• _Estratto selezionato_
--- --- ---

Concetti Chiave
- Il proemio dell'Odissea è più lungo di quello dell'Iliade, ma entrambi si rivolgono alla Musa per ispirazione.
- Il tema centrale dell'Iliade è l'ira di Achille, mentre l'Odissea narra le avventure di Ulisse, evidenziando le sue sventure.
- Achille, il guerriero più forte degli Achei, si ritira dalla battaglia, causando gravi perdite per i Greci.
- Odisseo, re di Itaca, affronta dieci anni di pericoli per tornare a casa, ma perde i suoi compagni a causa di una punizione divina.
- Entrambi i proemi appartengono al genere epico, esaltando le gesta di eroi e il loro rapporto con divinità.
Qual è il confronto tra i proemi dell'Iliade e dell'Odissea?

--- --- ---

• _Voci di dati raccolte_

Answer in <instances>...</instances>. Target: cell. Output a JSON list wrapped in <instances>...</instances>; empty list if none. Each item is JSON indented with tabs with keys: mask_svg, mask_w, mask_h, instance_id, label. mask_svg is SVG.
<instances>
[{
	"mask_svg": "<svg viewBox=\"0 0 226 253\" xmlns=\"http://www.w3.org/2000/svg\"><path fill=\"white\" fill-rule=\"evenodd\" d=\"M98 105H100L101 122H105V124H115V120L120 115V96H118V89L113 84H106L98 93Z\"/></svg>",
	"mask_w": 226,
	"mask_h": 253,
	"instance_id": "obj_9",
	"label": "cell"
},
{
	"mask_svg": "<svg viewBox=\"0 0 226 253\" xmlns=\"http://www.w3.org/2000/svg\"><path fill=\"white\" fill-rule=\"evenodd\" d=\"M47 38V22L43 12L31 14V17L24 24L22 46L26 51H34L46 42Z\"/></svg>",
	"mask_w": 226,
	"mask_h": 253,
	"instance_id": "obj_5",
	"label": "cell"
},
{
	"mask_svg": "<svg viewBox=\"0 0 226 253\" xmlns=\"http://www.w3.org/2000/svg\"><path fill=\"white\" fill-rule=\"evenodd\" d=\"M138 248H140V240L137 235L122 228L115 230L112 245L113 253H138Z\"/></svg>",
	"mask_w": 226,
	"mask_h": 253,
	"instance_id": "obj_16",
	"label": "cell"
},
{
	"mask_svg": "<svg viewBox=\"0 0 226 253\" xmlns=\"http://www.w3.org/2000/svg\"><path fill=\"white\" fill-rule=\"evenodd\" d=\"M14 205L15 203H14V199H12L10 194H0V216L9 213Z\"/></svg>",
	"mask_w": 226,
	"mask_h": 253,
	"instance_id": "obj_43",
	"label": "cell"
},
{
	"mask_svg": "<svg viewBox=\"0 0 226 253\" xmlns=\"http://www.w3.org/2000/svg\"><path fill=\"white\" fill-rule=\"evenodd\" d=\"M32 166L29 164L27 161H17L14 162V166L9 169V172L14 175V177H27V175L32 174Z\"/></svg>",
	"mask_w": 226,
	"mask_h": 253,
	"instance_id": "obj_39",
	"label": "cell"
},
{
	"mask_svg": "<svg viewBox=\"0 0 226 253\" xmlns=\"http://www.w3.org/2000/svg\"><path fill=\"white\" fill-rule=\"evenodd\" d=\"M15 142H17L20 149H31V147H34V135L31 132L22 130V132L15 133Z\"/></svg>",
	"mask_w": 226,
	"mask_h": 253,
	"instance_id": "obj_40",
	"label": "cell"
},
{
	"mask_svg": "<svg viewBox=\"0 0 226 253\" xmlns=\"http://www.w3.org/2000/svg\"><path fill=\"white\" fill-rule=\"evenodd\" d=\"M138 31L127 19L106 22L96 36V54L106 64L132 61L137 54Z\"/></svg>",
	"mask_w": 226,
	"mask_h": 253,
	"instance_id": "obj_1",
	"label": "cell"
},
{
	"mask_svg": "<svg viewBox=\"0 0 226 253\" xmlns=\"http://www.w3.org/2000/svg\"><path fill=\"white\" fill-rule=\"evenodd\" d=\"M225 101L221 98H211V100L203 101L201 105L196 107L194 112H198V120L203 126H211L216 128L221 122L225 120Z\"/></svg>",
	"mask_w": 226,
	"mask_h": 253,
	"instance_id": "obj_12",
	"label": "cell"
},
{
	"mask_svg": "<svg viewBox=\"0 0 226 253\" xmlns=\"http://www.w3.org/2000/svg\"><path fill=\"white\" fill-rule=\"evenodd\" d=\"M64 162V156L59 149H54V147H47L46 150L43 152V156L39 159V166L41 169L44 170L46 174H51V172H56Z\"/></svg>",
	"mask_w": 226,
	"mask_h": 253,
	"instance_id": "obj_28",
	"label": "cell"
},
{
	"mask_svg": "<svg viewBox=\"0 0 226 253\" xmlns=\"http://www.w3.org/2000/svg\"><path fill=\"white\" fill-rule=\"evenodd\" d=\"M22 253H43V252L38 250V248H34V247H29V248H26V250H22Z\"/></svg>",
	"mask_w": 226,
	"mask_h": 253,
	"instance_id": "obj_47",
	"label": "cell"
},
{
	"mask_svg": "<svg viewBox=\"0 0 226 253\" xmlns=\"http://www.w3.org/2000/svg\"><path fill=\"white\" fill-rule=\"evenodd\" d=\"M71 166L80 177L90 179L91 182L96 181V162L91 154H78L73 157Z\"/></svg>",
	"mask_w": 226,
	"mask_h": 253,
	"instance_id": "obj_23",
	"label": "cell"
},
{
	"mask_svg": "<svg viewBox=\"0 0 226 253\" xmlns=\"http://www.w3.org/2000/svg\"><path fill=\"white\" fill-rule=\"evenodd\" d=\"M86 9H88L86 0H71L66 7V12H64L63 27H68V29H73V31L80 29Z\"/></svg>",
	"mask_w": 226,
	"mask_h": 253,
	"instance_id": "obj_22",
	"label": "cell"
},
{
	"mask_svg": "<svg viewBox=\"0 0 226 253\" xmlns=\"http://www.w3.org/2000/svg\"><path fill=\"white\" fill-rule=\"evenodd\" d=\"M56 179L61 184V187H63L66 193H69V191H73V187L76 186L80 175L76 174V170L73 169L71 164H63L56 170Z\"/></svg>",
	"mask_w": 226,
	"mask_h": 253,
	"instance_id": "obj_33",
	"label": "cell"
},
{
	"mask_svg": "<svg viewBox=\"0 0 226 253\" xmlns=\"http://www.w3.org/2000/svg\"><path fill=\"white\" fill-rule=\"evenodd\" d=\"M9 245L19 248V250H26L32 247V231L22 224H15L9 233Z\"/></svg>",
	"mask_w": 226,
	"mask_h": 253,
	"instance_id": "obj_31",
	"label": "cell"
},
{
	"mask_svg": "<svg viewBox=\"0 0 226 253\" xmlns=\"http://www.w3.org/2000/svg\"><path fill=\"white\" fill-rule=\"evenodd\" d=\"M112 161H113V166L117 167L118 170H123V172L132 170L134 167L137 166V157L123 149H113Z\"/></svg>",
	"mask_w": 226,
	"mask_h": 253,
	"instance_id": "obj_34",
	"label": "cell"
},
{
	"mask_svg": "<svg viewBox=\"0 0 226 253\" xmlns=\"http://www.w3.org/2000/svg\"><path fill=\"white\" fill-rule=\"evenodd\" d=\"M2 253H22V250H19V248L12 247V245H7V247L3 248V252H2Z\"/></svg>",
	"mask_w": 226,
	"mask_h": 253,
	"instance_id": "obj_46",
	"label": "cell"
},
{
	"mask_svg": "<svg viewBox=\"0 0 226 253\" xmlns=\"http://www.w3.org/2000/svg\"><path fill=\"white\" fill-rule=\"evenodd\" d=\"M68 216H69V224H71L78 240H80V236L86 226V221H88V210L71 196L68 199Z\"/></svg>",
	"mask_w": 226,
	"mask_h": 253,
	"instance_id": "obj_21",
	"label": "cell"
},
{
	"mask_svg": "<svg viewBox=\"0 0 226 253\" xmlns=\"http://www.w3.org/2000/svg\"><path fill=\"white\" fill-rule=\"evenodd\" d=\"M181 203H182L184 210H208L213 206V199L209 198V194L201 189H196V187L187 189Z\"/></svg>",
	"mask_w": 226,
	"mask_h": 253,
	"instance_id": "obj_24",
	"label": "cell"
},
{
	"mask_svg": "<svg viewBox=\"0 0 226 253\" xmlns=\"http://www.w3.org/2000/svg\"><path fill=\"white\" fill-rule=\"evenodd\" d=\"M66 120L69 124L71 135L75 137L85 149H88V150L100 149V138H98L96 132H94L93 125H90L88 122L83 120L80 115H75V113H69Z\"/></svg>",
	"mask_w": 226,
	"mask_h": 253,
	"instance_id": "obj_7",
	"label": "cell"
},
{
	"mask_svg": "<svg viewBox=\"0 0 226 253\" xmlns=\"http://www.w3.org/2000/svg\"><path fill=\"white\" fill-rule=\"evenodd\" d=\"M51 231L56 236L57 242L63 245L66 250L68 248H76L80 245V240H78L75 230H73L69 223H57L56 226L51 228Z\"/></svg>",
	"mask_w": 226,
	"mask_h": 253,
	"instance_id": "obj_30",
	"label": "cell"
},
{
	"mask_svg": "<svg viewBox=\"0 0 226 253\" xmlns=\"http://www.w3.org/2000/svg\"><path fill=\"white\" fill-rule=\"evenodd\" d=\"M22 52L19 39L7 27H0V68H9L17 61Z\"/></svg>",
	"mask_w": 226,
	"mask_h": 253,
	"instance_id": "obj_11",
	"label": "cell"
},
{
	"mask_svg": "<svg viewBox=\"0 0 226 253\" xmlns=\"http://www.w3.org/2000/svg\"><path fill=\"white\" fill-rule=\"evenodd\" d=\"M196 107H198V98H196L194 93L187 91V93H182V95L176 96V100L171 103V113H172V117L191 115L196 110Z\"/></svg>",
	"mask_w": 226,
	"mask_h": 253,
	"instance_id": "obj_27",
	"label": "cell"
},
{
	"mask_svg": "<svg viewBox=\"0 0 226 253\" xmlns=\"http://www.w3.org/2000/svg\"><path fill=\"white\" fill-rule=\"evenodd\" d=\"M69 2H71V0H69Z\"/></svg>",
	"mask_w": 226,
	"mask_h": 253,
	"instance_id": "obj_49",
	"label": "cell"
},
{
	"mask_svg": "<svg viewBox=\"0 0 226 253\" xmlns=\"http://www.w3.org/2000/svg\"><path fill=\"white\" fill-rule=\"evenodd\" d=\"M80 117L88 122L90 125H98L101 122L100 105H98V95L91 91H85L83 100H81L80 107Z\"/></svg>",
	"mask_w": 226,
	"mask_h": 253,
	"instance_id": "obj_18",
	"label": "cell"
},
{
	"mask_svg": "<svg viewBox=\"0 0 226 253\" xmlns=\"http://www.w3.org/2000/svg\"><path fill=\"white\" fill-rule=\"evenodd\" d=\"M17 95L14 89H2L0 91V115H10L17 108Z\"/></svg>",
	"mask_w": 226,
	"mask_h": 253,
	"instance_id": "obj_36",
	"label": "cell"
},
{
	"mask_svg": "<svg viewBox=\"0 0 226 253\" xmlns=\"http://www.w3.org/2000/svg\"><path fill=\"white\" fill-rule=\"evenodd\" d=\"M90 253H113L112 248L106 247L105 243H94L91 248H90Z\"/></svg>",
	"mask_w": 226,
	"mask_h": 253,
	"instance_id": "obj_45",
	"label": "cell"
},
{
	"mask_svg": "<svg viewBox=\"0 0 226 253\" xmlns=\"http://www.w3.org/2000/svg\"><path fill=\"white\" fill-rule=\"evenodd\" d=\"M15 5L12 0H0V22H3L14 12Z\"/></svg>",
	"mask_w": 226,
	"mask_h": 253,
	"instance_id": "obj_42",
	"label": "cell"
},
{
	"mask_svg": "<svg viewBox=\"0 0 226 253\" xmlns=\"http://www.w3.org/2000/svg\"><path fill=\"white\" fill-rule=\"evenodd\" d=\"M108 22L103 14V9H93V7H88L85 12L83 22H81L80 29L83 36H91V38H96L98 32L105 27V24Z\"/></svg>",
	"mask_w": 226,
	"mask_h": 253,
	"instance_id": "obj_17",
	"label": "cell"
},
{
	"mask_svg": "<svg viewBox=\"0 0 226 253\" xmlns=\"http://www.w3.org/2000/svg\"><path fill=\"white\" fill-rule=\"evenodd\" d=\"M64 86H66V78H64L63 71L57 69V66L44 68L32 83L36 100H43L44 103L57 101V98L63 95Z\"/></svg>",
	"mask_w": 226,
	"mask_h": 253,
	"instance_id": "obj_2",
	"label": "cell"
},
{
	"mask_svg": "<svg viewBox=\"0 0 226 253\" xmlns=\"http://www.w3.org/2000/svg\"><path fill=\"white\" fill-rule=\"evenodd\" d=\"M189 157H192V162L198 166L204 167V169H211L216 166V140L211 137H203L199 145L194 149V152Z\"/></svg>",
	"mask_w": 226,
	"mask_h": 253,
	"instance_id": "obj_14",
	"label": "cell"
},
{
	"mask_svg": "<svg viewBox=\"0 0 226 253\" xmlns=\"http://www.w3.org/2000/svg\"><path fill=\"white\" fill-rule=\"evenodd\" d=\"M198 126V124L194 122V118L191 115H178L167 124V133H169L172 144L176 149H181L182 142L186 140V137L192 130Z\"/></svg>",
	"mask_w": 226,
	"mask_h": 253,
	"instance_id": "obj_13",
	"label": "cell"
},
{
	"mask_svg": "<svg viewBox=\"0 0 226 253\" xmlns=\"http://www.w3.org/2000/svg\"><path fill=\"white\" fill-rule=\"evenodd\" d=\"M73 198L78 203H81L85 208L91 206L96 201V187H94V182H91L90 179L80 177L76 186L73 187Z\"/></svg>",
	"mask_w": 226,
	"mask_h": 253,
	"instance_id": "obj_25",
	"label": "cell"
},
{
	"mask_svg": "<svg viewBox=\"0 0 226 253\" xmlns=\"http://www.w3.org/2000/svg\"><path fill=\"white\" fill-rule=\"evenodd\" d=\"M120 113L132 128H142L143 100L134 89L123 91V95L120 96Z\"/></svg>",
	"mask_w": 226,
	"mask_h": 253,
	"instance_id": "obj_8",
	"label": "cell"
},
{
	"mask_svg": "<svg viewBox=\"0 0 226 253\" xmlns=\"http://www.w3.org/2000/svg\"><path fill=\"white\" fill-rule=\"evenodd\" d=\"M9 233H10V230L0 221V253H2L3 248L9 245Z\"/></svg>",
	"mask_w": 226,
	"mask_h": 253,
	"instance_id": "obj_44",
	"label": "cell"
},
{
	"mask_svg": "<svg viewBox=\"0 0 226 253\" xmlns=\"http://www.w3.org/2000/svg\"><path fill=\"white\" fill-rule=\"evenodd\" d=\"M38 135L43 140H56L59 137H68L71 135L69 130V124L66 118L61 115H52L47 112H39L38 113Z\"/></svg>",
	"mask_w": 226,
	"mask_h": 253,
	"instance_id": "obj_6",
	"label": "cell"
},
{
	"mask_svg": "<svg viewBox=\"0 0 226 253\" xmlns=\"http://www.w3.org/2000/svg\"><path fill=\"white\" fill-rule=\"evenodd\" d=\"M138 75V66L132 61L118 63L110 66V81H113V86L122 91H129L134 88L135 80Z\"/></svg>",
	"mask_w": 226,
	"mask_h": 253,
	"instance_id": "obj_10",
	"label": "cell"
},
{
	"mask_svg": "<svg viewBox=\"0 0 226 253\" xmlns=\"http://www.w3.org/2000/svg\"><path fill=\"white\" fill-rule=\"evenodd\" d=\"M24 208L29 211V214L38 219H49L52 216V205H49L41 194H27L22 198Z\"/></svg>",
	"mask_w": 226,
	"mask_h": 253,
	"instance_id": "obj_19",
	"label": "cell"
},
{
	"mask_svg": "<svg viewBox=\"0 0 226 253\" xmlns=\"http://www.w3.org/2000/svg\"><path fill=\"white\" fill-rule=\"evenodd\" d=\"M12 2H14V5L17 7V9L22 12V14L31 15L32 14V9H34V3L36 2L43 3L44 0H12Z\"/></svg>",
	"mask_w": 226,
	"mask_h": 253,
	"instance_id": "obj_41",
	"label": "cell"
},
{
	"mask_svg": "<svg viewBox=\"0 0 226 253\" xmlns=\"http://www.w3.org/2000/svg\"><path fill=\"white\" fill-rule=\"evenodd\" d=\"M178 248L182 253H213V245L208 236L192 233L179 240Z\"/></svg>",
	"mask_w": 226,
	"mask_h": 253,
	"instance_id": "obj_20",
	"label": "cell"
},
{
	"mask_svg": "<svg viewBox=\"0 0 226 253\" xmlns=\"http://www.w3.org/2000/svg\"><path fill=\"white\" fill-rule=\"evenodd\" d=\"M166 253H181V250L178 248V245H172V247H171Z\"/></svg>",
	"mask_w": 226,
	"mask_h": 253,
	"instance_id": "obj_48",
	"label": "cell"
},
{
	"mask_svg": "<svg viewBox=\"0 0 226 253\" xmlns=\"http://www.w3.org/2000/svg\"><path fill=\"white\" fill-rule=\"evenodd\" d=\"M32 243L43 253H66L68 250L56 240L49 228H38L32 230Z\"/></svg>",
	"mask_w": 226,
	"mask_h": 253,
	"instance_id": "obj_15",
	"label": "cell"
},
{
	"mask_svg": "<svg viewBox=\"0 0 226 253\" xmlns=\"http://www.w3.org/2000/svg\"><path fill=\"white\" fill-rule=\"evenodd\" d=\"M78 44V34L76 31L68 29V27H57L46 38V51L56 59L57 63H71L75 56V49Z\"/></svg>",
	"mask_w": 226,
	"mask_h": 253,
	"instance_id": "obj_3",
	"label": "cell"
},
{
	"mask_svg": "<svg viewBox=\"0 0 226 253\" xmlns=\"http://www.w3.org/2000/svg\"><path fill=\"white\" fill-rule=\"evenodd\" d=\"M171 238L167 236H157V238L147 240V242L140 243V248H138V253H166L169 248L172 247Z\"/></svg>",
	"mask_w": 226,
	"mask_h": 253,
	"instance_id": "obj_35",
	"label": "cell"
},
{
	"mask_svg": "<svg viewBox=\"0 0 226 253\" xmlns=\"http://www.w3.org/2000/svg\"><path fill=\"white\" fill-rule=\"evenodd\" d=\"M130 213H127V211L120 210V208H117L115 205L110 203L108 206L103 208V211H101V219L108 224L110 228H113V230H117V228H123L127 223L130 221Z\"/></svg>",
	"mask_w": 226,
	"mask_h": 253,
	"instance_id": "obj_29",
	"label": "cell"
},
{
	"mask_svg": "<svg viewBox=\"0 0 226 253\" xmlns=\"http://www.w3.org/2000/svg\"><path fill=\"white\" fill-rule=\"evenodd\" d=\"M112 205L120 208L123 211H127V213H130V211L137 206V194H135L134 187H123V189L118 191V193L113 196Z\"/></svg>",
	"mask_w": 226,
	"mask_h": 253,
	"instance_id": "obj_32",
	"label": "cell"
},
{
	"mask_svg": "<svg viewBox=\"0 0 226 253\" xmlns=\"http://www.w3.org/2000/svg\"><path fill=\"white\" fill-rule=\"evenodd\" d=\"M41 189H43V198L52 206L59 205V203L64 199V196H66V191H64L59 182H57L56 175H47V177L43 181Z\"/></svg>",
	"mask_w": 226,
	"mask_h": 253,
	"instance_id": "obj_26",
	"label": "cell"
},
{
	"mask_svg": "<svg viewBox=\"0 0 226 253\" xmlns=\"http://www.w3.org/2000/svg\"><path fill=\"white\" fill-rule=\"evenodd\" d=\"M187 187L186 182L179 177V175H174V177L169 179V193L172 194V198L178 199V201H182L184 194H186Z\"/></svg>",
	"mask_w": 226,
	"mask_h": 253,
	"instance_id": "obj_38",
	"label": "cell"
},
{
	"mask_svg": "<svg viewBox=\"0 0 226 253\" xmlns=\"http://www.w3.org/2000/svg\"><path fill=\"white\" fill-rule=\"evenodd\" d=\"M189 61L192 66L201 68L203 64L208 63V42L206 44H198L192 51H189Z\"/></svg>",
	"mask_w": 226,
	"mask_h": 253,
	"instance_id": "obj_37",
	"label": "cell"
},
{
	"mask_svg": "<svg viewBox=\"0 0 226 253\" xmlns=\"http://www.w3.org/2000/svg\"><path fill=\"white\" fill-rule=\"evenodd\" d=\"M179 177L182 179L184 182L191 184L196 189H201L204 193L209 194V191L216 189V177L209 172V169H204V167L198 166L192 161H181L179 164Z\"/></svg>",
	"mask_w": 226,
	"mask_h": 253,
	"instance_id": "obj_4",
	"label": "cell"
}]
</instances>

--- --- ---

• _Descrizione del compito_
Come proseguiresti il testo sui proemi dell'Iliade e dell'Odissea dal punto in cui si ferma?

• _Area di risposta_
Innanzi tutto il proemio dell’Odissea è più lungo di quello dell’Iliade, ma in entrambi il poeta si rivolge alla Musa (Calliope, Musa dell’elegia) affinché lo ispiri con i suoi racconti. Altra cosa che accomuna i due proemi è che entrambi appartengono al genere letterario dell'epica, un genere che esalta le vicende di un eroe o di un popolo, prevedendo anche interventi di natura divina. Nel proemio dell’Iliade l’argomento è l’ira rovinosa di Achille, mentre in quello dell’Odissea l’argomento è il vero e proprio protagonista, Ulisse, per lo più soggetto di sventure. Non a caso il titolo “Iliade” si riferisce ad Ilio, la città di Troia, quindi un insieme di personaggi e vicende, mentre il titolo dell’Odissea è riferito ad Ulisse (Odisseo).
Achille e il proemio dell'Iliade
Nell'Iliade l'eroe che viene nominato per primo è il Pelìde Achille, cioè Achille figlio di Peleo.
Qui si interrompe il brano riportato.